Mmeje noted many doctors have been visiting the DHM campus but there is little opportunity for them to set up an office facility in the immediate area due to the lack of office space. The office space being built by the development firm of G.L. Bruno Associates on a lease purchase basis is within walking distance of the hospital. It could be in place by late 2018.
“Our goal is to support the medical needs of the residents of the Manteca and Ripon communities,” Mmeje said. “I’m confident in the project, because the new physicians need to be close to the hospital.  Our marketing area currently totals about 125,000 people, and added to that, are the patients coming from Lathrop, French Camp, Stockton, Tracy and Oakdale.”
The new DMH project includes the creation of a large urgent care unit for the community – a step up from the emergency unit now at the hospital. The emergency department will see the addition of a Rapid Care unit.
The hospital is currently upgrading its CT equipment from its present 64 slice capacity to a greater 128 slice capacity that will provide lower doses of radiation for a better view and the ability to perform urograms and angiography. It represents a $2 million investment in the community. A temporary MRI unit is currently seen parked behind the hospital during the upgrade. 
“We’ll be performing Brachytherapy.  This is an advanced cancer treatment, using radioactive seeds or sources placed near the tumor with a high radiation dose to the tumor while reducing radiation exposure to the surrounding healthy tissues,” Mmeje said.
In an advance in urology treatments, Doctors Hospital will include a state of the art procedure for the treatment of enlarged prostates, he added.
Mmeje pointed to a study that shows a contrast between medical doctor availability in the Greater Bay Area in contrast to the San Joaquin Valley where the valley has 80 specialists per 100,000 residents with the Bay Area claiming 175 per 100,000 population. 
The Bay Area with its seven million residents has 86 primary care physicians per 100,000 residents with the valley having only 48 per 100,000 serving its total four million residents.  The valley statistics show 16 percent of its people to be uninsured while the Bay Area reports a less than nine percent.
Those most in need have the least access to good health care, he noted in a “Tale of Two Regions” handout from his office. 

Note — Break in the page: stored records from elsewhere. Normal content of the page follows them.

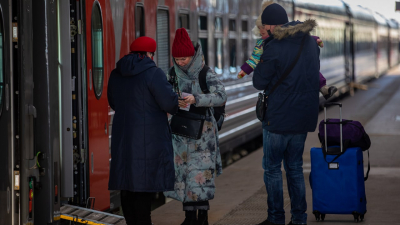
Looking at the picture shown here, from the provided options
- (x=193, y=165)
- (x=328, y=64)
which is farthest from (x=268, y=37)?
(x=328, y=64)

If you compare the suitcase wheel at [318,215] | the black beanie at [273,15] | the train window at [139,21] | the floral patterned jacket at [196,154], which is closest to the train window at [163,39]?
the train window at [139,21]

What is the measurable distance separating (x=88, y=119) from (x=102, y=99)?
41 cm

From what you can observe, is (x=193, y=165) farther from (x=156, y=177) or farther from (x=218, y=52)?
(x=218, y=52)

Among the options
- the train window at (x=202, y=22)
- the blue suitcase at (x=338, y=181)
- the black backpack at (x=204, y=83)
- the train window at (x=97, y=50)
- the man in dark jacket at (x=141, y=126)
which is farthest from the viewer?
the train window at (x=202, y=22)

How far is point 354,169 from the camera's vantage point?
5.84m

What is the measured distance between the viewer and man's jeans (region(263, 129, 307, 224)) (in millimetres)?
5598

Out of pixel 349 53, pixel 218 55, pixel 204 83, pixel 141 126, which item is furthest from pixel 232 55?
pixel 349 53

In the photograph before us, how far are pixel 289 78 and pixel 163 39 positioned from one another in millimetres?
2701

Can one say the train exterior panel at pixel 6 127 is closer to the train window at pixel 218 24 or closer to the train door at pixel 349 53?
the train window at pixel 218 24

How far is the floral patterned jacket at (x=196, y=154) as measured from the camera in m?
5.47

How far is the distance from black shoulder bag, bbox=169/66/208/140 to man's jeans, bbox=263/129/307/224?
548 millimetres

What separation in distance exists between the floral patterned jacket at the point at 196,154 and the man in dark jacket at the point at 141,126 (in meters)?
0.34

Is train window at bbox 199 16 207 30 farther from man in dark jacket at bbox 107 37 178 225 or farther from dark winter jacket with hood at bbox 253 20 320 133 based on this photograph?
man in dark jacket at bbox 107 37 178 225

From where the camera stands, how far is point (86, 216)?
545 centimetres
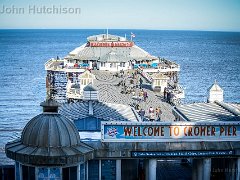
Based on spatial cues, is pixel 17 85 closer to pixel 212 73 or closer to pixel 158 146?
pixel 212 73

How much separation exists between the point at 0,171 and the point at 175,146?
7825 mm

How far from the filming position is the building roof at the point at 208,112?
20.1 metres

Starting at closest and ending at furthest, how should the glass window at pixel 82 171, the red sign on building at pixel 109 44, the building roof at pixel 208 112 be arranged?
the glass window at pixel 82 171
the building roof at pixel 208 112
the red sign on building at pixel 109 44

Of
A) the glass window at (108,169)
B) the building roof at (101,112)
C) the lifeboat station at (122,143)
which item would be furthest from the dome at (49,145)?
the building roof at (101,112)

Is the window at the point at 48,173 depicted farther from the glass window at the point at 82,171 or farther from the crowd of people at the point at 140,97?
the crowd of people at the point at 140,97

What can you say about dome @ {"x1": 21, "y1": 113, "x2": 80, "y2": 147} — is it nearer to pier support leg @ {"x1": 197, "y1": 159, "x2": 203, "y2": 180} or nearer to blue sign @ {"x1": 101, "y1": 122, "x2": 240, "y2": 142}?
blue sign @ {"x1": 101, "y1": 122, "x2": 240, "y2": 142}

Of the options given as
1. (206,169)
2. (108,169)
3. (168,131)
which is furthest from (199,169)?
(108,169)

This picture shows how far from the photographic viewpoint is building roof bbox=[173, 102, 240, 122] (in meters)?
20.1

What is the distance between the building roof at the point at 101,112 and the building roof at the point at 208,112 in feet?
7.25

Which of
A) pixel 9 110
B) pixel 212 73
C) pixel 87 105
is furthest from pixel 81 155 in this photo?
pixel 212 73

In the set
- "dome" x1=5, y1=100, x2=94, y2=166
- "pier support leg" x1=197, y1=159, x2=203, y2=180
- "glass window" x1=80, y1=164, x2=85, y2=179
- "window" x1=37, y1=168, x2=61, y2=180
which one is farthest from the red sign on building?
"window" x1=37, y1=168, x2=61, y2=180

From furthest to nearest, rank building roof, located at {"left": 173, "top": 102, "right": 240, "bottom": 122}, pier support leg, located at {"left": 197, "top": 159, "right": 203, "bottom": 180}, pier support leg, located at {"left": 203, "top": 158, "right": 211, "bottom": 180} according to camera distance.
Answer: building roof, located at {"left": 173, "top": 102, "right": 240, "bottom": 122} < pier support leg, located at {"left": 197, "top": 159, "right": 203, "bottom": 180} < pier support leg, located at {"left": 203, "top": 158, "right": 211, "bottom": 180}

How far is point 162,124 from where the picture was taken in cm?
1766

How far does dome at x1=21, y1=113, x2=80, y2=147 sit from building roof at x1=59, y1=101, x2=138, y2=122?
4.43 metres
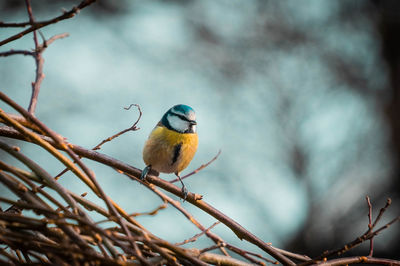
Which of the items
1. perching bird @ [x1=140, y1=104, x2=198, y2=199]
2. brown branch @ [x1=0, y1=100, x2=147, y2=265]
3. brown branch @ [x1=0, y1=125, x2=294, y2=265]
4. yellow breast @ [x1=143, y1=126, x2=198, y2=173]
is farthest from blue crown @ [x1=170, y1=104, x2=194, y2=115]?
brown branch @ [x1=0, y1=100, x2=147, y2=265]

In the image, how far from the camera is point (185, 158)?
228 centimetres

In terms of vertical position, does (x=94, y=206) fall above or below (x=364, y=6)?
below

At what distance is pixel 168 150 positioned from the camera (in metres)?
2.22

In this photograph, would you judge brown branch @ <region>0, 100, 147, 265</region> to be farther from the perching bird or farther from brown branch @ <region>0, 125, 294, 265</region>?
the perching bird

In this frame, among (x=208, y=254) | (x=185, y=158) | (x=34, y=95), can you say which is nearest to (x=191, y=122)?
(x=185, y=158)

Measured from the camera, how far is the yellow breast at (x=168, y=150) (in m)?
2.23

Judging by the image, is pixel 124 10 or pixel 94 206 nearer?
pixel 94 206

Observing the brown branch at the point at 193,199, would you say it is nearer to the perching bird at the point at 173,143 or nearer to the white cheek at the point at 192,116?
the perching bird at the point at 173,143

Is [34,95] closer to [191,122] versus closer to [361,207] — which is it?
[191,122]

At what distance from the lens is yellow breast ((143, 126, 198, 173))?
2.23 m

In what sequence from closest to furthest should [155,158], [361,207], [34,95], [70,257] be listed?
[70,257] → [34,95] → [155,158] → [361,207]

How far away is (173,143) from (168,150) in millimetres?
46

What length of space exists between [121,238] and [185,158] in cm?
129

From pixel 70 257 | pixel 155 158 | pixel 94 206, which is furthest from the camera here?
pixel 155 158
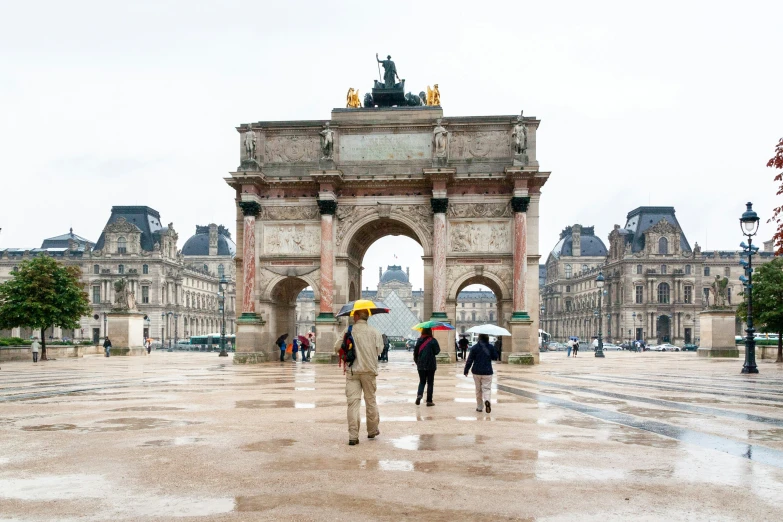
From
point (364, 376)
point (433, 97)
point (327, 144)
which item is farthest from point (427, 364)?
point (433, 97)

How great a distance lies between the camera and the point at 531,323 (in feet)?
122

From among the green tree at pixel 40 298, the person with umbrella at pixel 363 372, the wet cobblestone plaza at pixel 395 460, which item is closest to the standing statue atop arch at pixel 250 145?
the green tree at pixel 40 298

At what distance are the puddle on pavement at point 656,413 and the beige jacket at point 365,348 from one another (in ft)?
18.4

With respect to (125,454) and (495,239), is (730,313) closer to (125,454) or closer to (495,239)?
(495,239)

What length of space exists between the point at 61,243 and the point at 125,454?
12747 centimetres

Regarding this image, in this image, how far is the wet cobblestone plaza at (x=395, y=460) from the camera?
6891 mm

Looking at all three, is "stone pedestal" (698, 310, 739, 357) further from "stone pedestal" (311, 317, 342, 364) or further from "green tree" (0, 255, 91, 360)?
"green tree" (0, 255, 91, 360)

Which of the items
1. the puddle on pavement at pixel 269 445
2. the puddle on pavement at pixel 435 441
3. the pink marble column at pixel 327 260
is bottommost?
the puddle on pavement at pixel 435 441

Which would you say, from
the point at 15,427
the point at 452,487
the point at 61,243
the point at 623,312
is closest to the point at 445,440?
the point at 452,487

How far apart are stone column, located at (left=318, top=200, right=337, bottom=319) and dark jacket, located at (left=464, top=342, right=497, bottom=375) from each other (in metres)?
23.3

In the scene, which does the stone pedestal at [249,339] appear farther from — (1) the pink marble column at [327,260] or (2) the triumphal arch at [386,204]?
(1) the pink marble column at [327,260]

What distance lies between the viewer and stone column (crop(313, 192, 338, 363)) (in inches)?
1483

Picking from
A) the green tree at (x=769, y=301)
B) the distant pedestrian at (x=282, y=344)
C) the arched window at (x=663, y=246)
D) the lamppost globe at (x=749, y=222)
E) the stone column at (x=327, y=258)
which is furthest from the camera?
the arched window at (x=663, y=246)

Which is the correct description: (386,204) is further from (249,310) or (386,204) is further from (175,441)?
(175,441)
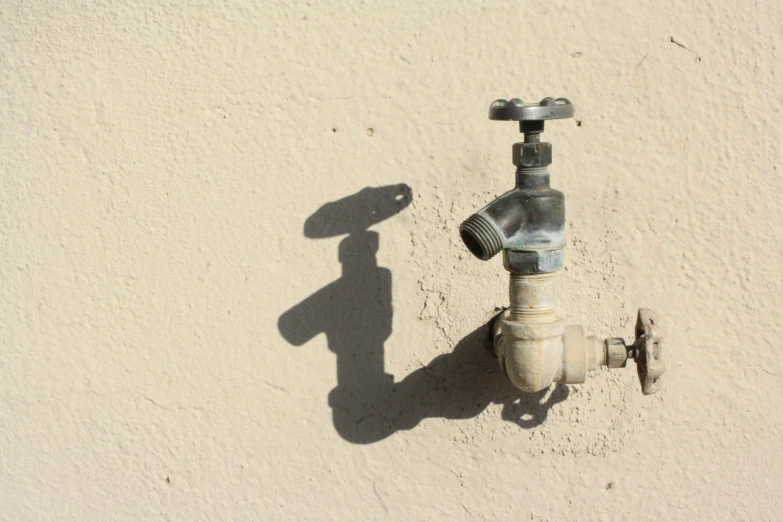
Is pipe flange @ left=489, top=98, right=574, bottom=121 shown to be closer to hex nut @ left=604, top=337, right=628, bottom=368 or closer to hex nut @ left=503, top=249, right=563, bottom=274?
hex nut @ left=503, top=249, right=563, bottom=274

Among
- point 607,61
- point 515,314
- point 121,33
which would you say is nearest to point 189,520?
point 515,314

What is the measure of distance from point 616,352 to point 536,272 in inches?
6.2

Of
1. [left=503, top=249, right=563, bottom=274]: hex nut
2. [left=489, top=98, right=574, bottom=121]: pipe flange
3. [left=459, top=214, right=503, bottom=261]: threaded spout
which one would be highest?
[left=489, top=98, right=574, bottom=121]: pipe flange

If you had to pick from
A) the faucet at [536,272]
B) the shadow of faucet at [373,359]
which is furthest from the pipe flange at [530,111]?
the shadow of faucet at [373,359]

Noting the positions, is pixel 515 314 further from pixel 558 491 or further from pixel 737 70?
pixel 737 70

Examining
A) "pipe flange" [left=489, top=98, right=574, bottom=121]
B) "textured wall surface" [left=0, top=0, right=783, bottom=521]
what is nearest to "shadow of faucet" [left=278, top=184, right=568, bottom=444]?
"textured wall surface" [left=0, top=0, right=783, bottom=521]

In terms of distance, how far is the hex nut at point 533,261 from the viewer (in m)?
0.83

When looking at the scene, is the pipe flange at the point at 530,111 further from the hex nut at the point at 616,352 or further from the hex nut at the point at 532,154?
the hex nut at the point at 616,352

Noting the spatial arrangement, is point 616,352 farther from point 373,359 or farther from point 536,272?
point 373,359

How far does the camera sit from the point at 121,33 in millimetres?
959

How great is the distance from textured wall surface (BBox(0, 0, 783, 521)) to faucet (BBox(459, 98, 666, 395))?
9 centimetres

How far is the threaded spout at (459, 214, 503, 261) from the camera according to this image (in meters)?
0.80

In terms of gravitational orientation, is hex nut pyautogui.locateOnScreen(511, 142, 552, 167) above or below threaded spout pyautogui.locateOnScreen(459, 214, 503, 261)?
above

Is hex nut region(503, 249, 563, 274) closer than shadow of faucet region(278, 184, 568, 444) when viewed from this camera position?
Yes
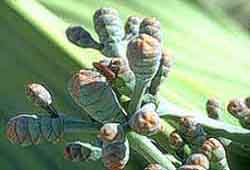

 Dhaliwal’s newest project further solidifies the Norman Drive location as being a hub for medical care in Manteca, Ripon, and Lathrop. The hospital has its imaging center there that’s part of two other medical office complexes that also includes a pharmacy. Doctors Hospital last year opened a $7 million outpatient surgical center just north of the Valley Cancer Center to take pressure off the hospital’s main surgery suites and increase convenience for those having outpatient procedures.  The 6,000-square-foot building includes three operating rooms and two procedure rooms.